What needs to be done =
Return an exact copy of the lines from the one holding "Is [123,293] oriented" to the end of the data, including both the starting and final lines. Leave the pictures out.

## Begin Records shown

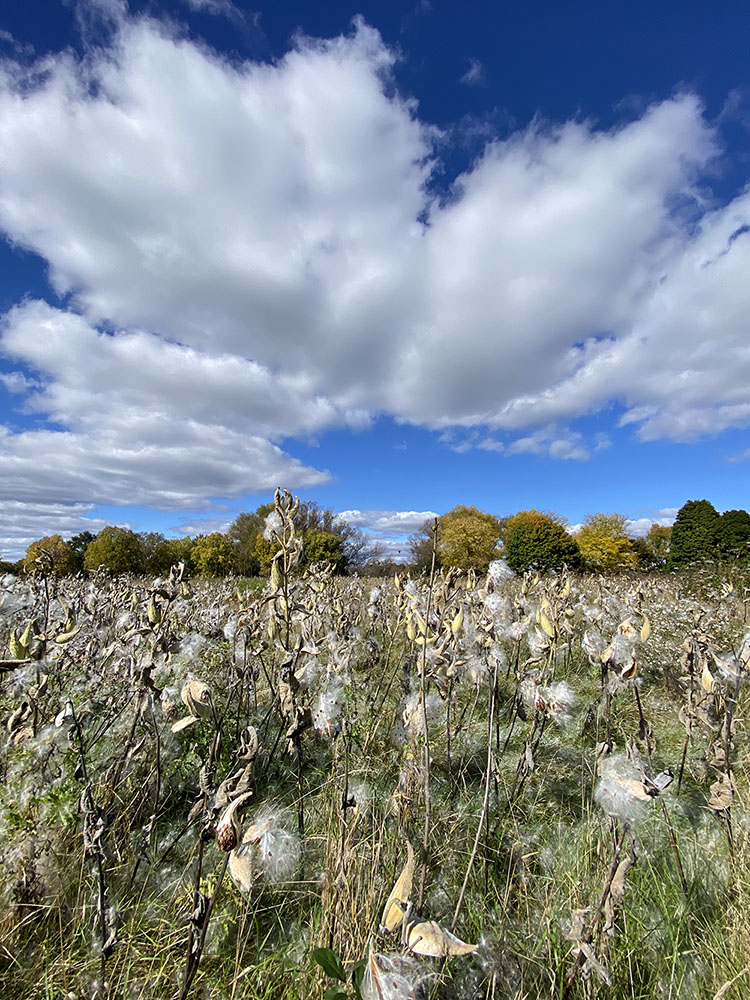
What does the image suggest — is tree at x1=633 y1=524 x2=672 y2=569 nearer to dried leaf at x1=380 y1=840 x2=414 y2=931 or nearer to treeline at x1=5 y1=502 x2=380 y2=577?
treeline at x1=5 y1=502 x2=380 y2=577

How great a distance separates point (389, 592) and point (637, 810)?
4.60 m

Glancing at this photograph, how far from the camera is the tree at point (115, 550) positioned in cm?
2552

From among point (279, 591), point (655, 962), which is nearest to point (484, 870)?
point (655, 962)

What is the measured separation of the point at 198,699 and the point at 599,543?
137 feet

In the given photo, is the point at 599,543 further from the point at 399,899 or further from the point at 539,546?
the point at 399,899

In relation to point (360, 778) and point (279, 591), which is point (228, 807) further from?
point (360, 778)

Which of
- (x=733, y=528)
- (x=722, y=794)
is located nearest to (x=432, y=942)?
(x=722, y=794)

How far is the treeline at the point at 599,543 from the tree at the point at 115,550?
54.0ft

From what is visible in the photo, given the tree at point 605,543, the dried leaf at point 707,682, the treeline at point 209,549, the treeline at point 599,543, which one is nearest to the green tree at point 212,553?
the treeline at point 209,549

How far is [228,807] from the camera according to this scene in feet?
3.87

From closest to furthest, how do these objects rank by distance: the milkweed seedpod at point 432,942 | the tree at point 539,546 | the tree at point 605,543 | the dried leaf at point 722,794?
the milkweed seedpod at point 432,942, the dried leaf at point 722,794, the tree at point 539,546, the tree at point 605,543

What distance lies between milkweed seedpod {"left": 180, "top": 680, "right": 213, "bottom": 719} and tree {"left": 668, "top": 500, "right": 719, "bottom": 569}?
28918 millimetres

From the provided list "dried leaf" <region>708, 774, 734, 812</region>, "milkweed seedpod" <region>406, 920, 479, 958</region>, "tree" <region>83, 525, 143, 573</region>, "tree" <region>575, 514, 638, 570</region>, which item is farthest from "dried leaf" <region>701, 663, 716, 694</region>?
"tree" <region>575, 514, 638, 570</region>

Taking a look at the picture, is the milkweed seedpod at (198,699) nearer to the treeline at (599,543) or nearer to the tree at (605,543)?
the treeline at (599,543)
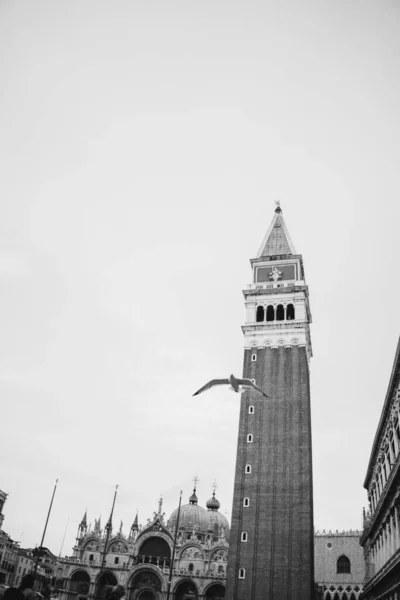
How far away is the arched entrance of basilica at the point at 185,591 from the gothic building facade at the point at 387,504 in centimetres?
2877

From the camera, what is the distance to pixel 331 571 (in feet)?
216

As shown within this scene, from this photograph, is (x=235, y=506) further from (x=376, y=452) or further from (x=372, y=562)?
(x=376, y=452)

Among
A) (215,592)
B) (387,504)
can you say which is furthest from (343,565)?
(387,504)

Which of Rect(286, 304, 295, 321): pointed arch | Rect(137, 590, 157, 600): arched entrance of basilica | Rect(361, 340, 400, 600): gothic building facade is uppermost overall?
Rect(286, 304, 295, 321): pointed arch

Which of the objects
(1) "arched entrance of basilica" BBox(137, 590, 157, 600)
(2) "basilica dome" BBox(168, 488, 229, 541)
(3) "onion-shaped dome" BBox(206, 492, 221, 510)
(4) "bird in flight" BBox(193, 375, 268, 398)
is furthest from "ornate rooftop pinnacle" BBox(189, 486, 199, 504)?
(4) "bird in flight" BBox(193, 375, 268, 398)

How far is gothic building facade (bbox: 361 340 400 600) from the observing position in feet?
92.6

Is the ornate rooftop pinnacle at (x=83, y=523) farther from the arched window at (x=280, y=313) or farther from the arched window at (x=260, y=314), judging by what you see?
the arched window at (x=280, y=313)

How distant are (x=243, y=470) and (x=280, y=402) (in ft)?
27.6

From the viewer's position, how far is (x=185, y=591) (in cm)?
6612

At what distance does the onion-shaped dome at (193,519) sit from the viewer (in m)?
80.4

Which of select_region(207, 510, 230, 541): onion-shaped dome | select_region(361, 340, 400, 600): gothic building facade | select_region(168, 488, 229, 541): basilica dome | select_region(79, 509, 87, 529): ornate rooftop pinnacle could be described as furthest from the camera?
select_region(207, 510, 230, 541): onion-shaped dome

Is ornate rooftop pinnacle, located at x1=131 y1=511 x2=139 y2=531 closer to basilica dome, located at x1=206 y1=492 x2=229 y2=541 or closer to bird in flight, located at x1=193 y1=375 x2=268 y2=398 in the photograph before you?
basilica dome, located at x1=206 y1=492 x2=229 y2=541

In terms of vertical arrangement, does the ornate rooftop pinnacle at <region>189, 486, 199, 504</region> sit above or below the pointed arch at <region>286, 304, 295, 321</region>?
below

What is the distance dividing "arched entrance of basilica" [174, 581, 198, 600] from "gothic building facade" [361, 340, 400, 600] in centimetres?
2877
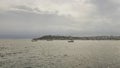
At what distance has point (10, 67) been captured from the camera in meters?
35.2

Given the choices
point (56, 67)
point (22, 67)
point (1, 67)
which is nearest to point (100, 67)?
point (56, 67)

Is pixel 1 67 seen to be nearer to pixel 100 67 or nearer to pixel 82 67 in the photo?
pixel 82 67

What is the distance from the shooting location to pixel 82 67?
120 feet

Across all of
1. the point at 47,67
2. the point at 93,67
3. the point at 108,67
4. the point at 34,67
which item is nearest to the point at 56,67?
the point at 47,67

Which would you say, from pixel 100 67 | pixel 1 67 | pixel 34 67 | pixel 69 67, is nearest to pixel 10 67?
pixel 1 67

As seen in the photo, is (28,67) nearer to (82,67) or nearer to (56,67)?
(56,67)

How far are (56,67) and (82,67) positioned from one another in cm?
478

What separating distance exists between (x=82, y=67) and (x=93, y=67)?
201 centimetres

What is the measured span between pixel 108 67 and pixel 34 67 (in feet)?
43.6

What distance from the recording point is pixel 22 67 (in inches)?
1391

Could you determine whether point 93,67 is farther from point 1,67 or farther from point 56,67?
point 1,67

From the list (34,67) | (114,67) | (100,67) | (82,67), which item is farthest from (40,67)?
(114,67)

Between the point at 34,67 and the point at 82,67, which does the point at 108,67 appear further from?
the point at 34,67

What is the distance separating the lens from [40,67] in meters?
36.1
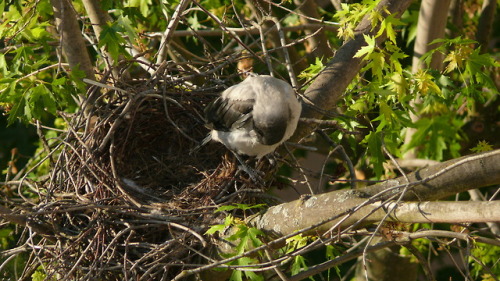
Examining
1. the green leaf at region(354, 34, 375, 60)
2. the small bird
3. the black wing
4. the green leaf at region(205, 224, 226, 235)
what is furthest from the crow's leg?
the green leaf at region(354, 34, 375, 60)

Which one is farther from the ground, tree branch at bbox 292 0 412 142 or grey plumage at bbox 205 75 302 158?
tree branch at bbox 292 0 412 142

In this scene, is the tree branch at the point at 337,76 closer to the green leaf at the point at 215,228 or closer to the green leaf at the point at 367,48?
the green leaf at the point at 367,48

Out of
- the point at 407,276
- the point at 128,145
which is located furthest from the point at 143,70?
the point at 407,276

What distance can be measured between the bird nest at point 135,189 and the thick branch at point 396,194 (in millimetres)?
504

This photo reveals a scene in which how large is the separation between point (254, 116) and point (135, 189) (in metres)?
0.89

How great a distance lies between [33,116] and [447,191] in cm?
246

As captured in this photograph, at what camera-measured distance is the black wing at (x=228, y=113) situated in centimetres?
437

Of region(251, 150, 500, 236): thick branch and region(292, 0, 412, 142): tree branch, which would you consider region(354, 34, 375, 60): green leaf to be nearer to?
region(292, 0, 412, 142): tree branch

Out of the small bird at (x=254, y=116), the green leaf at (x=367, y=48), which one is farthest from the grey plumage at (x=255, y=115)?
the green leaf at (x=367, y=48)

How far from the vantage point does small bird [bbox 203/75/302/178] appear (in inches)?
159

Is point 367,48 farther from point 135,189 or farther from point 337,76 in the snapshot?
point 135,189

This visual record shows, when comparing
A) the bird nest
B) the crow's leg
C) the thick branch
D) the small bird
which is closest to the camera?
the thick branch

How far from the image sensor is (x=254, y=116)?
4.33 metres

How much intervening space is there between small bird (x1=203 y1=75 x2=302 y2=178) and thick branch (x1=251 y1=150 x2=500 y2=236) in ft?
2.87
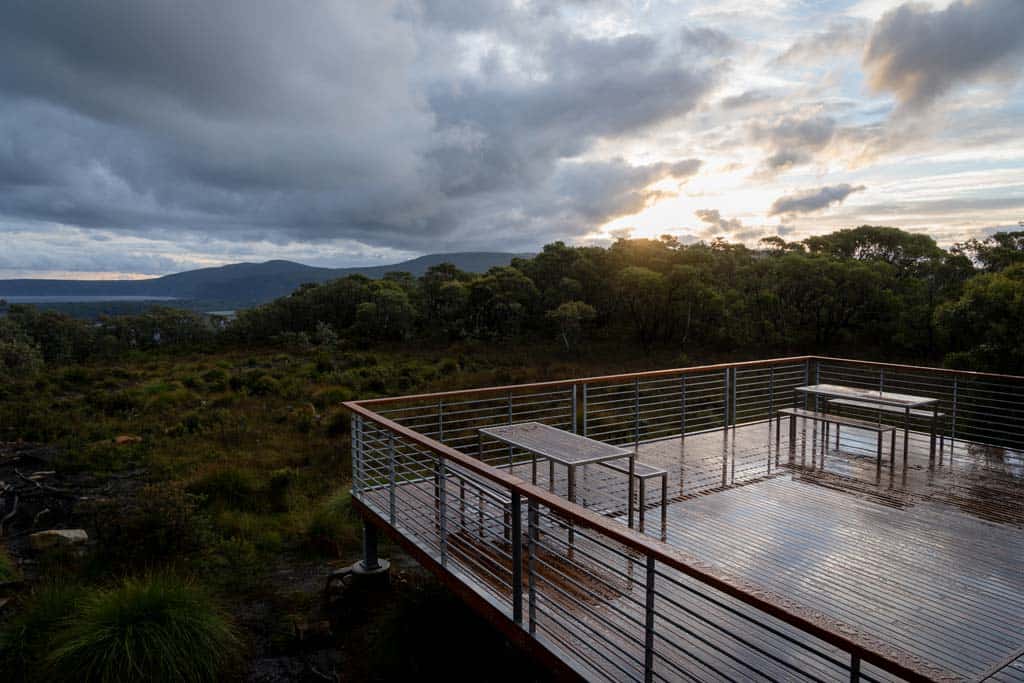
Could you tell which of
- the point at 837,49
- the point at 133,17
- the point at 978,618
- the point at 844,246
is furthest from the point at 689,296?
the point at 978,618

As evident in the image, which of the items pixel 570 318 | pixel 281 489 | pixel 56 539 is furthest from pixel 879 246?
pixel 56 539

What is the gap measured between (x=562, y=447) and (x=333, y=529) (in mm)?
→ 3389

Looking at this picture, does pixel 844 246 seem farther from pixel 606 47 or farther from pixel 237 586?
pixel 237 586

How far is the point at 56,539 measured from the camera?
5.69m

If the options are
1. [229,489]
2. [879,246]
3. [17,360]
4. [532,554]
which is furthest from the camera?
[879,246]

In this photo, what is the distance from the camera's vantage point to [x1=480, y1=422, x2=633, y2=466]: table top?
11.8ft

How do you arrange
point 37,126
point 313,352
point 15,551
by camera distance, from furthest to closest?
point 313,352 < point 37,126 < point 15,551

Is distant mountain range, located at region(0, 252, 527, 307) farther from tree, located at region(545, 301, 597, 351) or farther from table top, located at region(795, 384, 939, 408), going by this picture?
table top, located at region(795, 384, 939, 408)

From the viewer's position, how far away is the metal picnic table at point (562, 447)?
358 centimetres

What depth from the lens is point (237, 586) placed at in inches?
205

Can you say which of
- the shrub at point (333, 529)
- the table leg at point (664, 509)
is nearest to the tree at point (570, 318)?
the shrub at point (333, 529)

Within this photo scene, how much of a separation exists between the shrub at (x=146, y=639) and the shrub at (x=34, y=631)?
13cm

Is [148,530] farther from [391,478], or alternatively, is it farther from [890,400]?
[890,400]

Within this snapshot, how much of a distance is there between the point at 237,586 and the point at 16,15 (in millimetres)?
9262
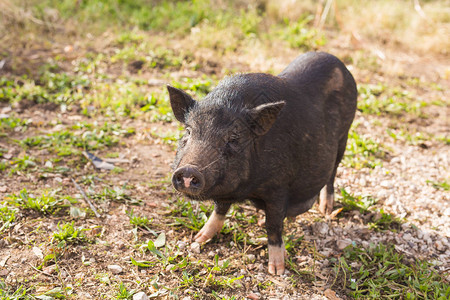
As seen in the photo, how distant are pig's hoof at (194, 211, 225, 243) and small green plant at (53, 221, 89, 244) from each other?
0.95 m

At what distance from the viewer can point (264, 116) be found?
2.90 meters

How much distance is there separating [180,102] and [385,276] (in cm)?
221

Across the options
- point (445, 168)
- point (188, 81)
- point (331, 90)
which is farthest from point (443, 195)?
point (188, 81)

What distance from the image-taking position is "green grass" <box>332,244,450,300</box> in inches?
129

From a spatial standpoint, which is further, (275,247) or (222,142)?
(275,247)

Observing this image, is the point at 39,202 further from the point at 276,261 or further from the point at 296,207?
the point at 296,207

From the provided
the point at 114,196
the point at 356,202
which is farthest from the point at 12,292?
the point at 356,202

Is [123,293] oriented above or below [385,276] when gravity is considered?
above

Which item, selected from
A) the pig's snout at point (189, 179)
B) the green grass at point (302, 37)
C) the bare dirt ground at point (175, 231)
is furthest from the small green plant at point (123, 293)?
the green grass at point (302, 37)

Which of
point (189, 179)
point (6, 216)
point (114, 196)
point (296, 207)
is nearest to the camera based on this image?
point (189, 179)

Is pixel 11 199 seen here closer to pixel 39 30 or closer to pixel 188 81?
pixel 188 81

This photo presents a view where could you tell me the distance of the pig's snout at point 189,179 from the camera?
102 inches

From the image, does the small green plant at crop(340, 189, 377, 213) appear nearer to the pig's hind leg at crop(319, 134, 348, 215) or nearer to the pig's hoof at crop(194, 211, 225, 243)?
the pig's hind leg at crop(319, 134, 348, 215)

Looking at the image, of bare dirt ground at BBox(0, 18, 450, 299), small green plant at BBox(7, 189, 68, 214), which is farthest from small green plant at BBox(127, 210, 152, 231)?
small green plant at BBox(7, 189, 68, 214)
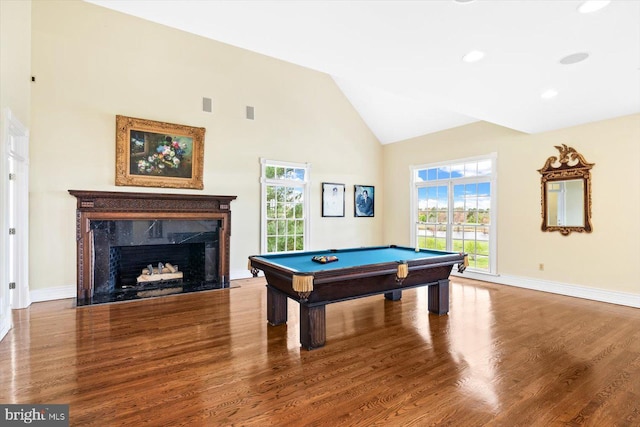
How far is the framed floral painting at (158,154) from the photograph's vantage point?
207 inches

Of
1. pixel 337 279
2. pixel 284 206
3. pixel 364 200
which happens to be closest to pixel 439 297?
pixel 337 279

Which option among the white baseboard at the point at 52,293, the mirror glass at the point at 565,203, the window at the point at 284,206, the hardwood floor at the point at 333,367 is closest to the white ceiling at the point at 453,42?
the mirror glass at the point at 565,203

## End Records shown

Reply to the task =
Is [123,293] oriented above or below [385,276] when gravity is considered?
above

Which item, selected from
A) the pig's snout at point (189, 179)
B) the green grass at point (302, 37)
C) the bare dirt ground at point (175, 231)
is furthest from the small green plant at point (123, 293)?
the green grass at point (302, 37)

Which of
point (189, 179)
point (6, 216)
point (114, 196)
point (296, 207)
is nearest to the camera based on this image?
point (189, 179)

Is pixel 11 199 seen here closer to pixel 39 30 or closer to pixel 188 81?
pixel 188 81

This photo presents a view where could you tell me the distance of the pig's snout at point 189,179 from the camera?
102 inches

From the image, does the small green plant at crop(340, 189, 377, 213) appear nearer to the pig's hind leg at crop(319, 134, 348, 215) or nearer to the pig's hoof at crop(194, 211, 225, 243)?
the pig's hind leg at crop(319, 134, 348, 215)

Looking at the image, of bare dirt ground at BBox(0, 18, 450, 299), small green plant at BBox(7, 189, 68, 214), which is farthest from small green plant at BBox(127, 210, 152, 231)?
small green plant at BBox(7, 189, 68, 214)
How far is the framed floral painting at (158,154) from the photograph's vantage point?
207 inches

Of
1. pixel 337 279
2. pixel 284 206
3. pixel 364 200
which happens to be closest to pixel 439 297?
pixel 337 279

Which option among the white baseboard at the point at 52,293, the mirror glass at the point at 565,203, the window at the point at 284,206, the hardwood floor at the point at 333,367 is closest to the white ceiling at the point at 453,42?
the mirror glass at the point at 565,203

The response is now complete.